Floating on the periphery is HB 44 by GOP state Rep. Ray Garofalo, which at one time mirrored HB 57 but was stripped down to serve as an instrument carrying the collateral source language like that in the HB 57 House version. It next would go to conference and could be subject to chaining, but appears to be the provision most likely for the majority to sacrifice.

Finally, HB 66 by Republican state Rep. Richard Nelson appears as the wild card. Described by its author as a “compromise,” it picked up considerable Democrat support on the House and a Democrat vote in Senate committee. It contains entire or diluted reforms pertaining to four of the issues, excepting the gag rule.

However, it also contains two poisonous passages. One would prohibit the use of sex in pricing premiums for those 25 or older. Evidence from other states shows this would increase prices in the aggregate, although probably not by much.

Worse, that would help to sabotage another portion, which mandates in three years that rates fall 15 percent compared to changes in other states or the bill’s language nullifies. Too many Louisiana-specific, idiosyncratic variables out of control of legislation in rate-setting make this impractical to judge whether reforms worked; for example, they could cause a 20 percent reduction but other things such as increases in numbers of miles driven, accidents, severity, etc. could take back 10 percent, leaving it short of the goal.

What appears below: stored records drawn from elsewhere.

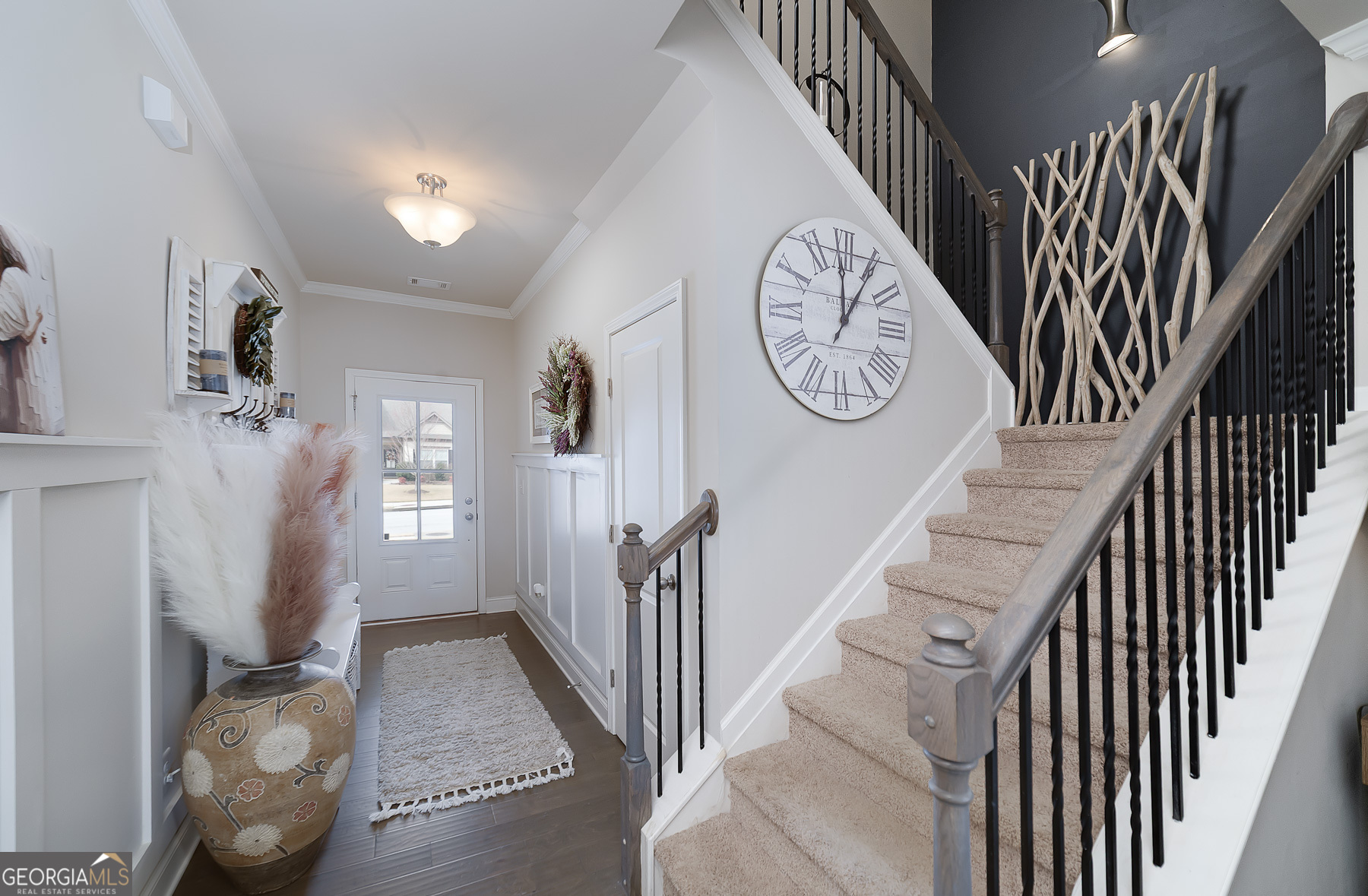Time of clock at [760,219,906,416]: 12:06
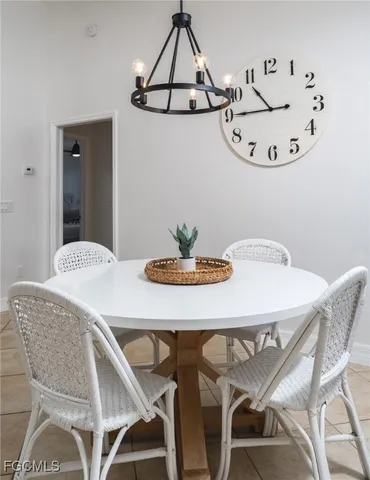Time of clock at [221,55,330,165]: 10:45
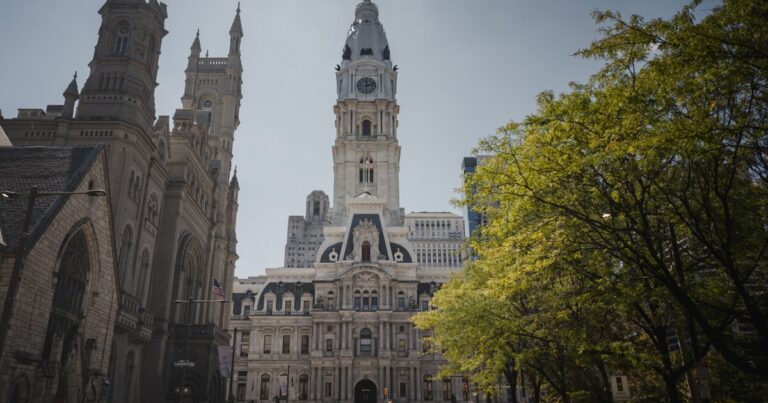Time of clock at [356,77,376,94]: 12:11
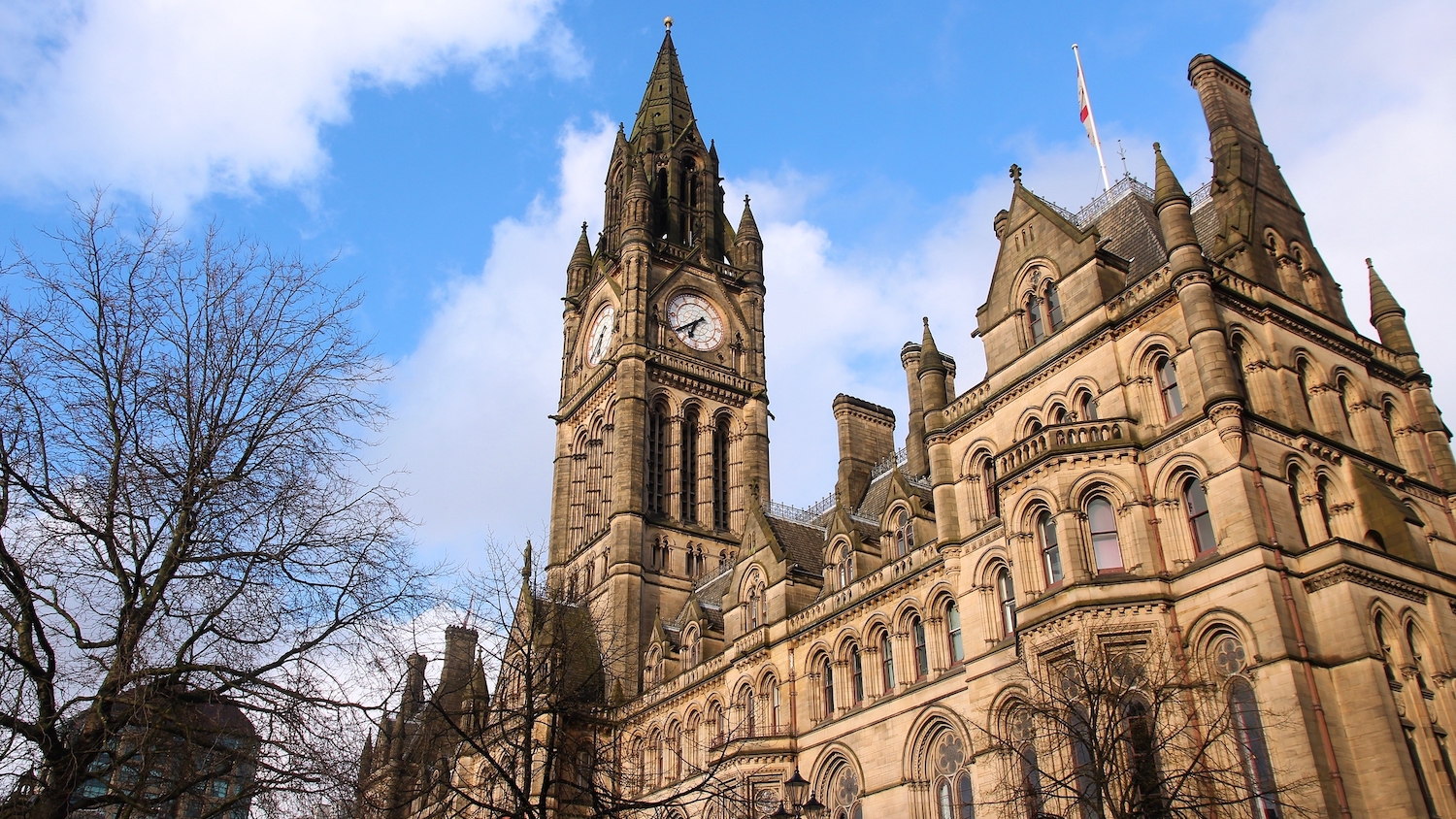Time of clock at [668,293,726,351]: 6:39
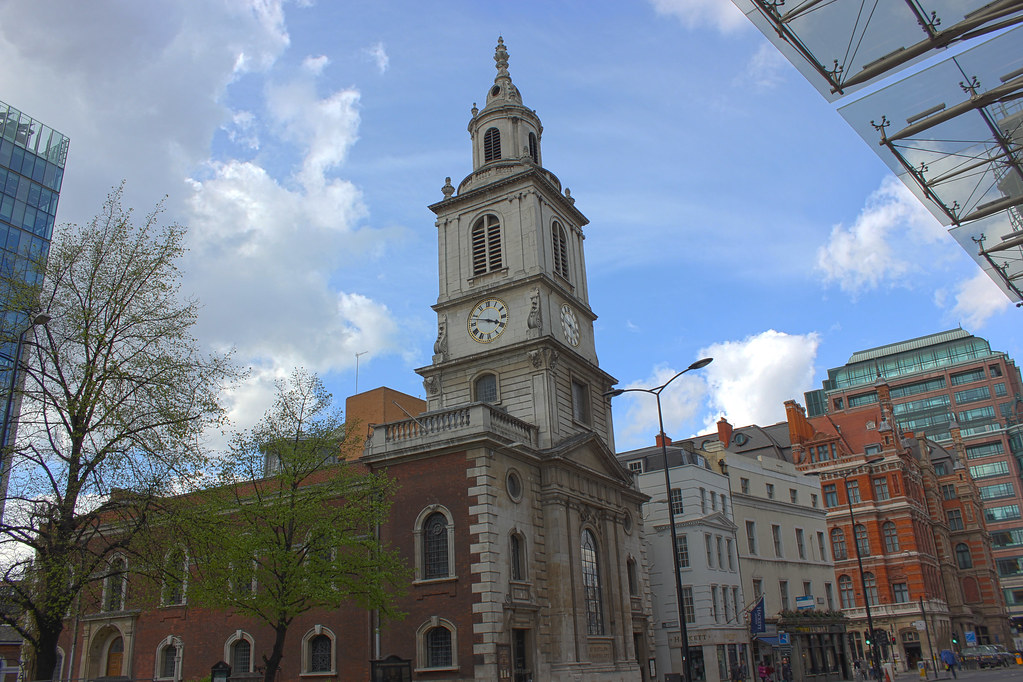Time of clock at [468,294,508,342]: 3:47
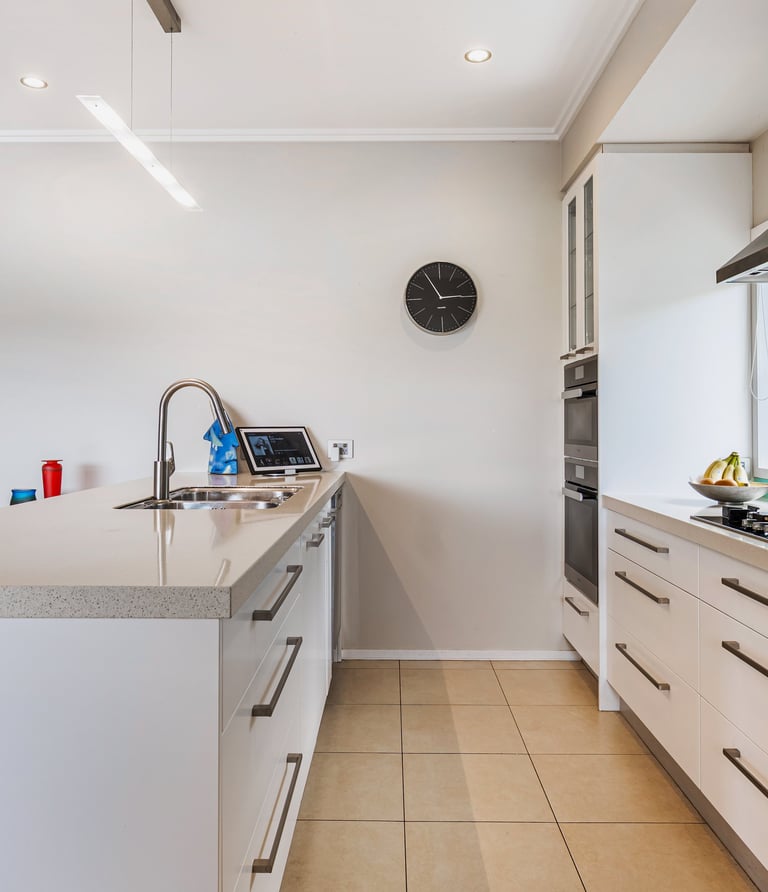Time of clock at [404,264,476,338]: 2:55
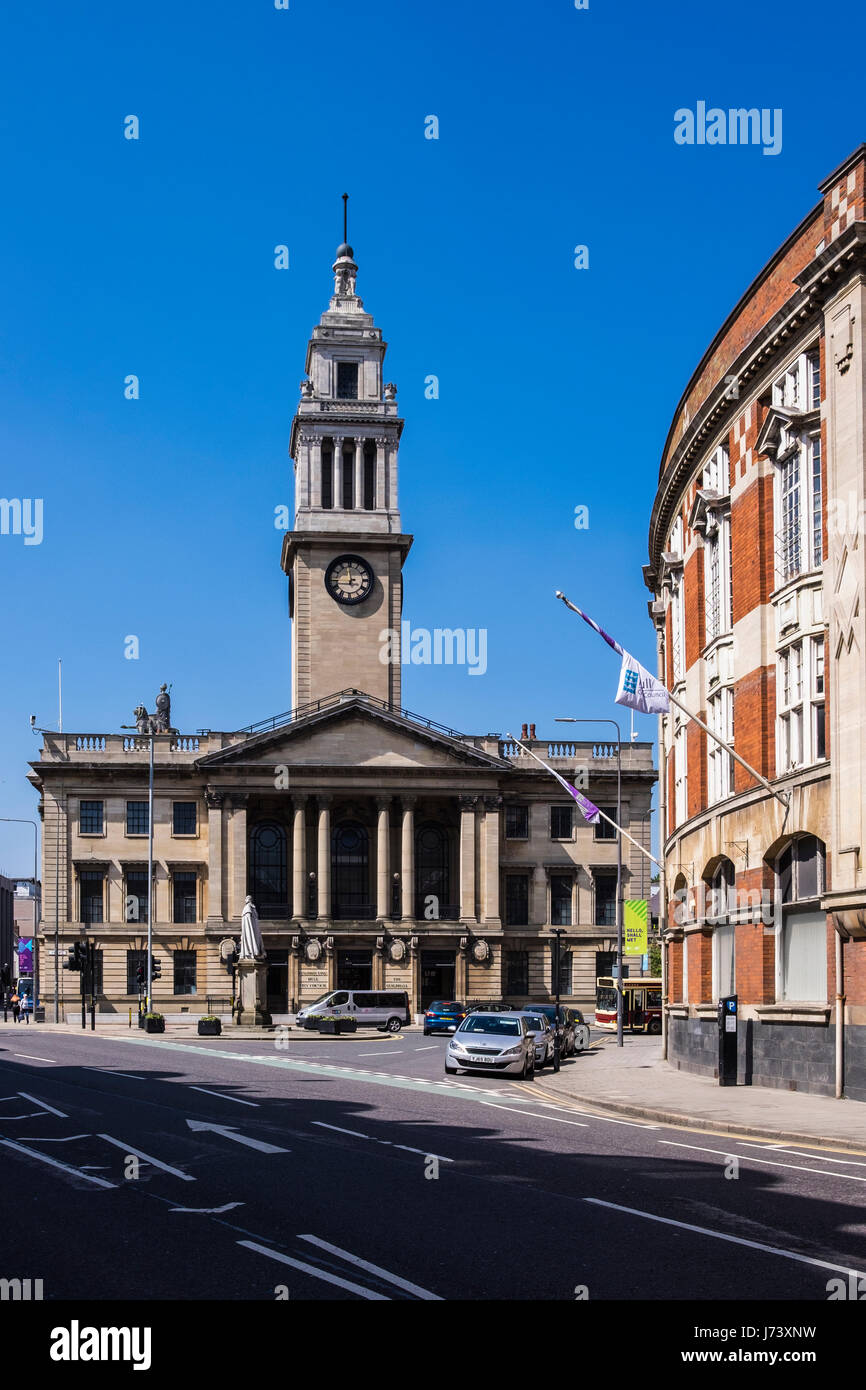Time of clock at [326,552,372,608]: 11:44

More practically, the contingent status of the reforms would inhibit new insurers from entering the state, a key component in driving down rates, and cause others to leave pressured to lower rates too much if outside pricing factors work against that. Finally, even in the hypothetical scenario above a 10 percent comparative reduction is better than none, but would be lost under the current language.

If it goes anywhere, leadership must excise these, but it wouldn’t matter in a sense. Edwards, under great pressure from trial lawyers who sent tens of millions of dollars to support his campaign and Democrats generally who depend upon trial lawyer donations for election and need that source to continue (even as they double-dip by voting for HB 66 so they can claim they are for reform), would veto the current language as well.

Legislative leadership can’t mess around. One guiding principle must inform all its actions: on this matter with all other things equal, Edwards can’t be trusted to do anything but veto whatever hits his desk.

Thus, you have to make other things unequal. GOP Pres. Page Cortez must schedule the Seabaugh resolutions for Monday and make sure they pass to cock the gun. Also, he should schedule HB 66 with amendments to stripping its poisonous measures and send that to a vote in time for conference (and perhaps linking it to others). Finally, in the House Schexnayder should take HB 44 into conference and see if he can link it to enactment of HB 57; that is, in HB 57 conference write that signing HB 44 must happen or HB 57 fails, meaning the resolutions kick in.

This strategy attains everything, but winning just a large portion of it improves matters for Louisiana ratepayers. Skilled leading will force Edwards to sign many or all of these reforms into law in forms that will make a real difference. Republicans just have to have the will to do it.